The Wabeke report had numerous infirmities, but the most significant to the court was that the dust and air samples he collected were “virtually meaningless.” The court noted that its rigorous review of the scientific evidence was not an inquiry into the merits, but rather a careful analysis of the Rule 23 prerequisites. Mr. Wabeke’s report was “stunningly inadequate.” Far from a proposed class definition that was “objectively reasonable,” plaintiffs had offered no meaningful evidence that airborne contaminants from Oxy Vinyls spread in a uniform fashion in all directions from defendants’ facility for a distance of up to two miles, or really that they spread that far from Oxy Vinyls at all. Therefore, the court was left without a basis upon which it could properly conclude that the members of the proposed class were distinguishable from the general public. For example, plaintiffs offered no way in which the proposed class members would be distinguished from those whose property may have been damaged by similar emissions from other facilities.

The faulty class definition also infected other elements of the Rule 23 analysis. Numerosity is inextricably bound up in the question of class definition. Thus, a flawed class definition can make it difficult to determine whether a class defined by geographical boundaries satisfies the numerosity requirement; indeed, courts faced with overbroad proposed classes have rejected plaintiffs’ numerosity arguments due to this difficulty.

Similarly, the court was unable to conclude that named plaintiffs represented an adequate cross-section of the proposed class. For example, a proposed class member’s lesser proximity to defendant’s facility or closer proximity to one of the other facilities in the area may completely eliminate defendant’s liability for the alleged harm they experienced. Mr. Wabeke’s report provided no assurance of typicality, since the samples taken of settled dust were clearly and admittedly not “typical” of anything.

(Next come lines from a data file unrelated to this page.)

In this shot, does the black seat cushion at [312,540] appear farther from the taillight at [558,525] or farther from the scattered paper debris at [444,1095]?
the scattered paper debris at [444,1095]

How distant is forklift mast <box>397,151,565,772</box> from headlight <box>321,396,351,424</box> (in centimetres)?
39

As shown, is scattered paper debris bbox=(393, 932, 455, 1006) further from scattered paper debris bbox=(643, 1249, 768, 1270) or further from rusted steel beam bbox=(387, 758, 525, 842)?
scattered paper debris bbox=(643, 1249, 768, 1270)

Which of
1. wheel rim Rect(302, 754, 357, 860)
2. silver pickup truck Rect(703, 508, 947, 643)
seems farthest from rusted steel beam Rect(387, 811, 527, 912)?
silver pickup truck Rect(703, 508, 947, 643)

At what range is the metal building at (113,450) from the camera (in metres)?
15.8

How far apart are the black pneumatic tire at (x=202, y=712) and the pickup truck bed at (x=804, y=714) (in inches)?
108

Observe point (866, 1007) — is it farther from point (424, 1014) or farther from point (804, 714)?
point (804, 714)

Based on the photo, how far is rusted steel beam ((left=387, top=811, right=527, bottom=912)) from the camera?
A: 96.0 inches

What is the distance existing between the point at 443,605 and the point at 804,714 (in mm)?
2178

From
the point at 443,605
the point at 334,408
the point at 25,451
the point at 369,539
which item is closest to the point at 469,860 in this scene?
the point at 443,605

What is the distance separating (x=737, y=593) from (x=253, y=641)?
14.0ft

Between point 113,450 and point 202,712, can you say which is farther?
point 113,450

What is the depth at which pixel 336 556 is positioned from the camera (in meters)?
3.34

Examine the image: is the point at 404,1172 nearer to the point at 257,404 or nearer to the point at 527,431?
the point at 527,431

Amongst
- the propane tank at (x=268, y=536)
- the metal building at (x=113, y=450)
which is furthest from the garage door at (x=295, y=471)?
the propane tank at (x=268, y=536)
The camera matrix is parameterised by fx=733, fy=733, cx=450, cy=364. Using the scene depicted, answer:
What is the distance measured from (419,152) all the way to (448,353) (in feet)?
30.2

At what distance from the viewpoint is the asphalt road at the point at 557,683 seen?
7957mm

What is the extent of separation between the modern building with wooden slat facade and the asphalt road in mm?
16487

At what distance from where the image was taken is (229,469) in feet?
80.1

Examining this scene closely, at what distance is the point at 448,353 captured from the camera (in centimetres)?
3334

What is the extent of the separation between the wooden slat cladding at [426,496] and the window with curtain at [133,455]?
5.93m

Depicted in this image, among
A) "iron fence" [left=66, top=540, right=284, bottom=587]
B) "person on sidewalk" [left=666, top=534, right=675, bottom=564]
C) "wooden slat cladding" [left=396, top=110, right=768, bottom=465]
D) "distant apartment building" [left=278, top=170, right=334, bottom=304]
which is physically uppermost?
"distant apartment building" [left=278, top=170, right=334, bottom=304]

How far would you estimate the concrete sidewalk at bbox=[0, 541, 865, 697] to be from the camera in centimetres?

As for Rule 23(b)(3), the critical evidence of causation would be based upon highly individualized testimony. Thus, the Court was not at all convinced that defendant’s liability to the class would involve predominating common issues or that a class action would be the superior method of adjudicating plaintiffs’ claims.

The court concluded that Rule 23 and the vast majority of other mass tort cases “do not support the idea that simply by demanding a class and filing a document styled as an expert report a group of plaintiffs are thereby entitled to certification of whatever class they propose.”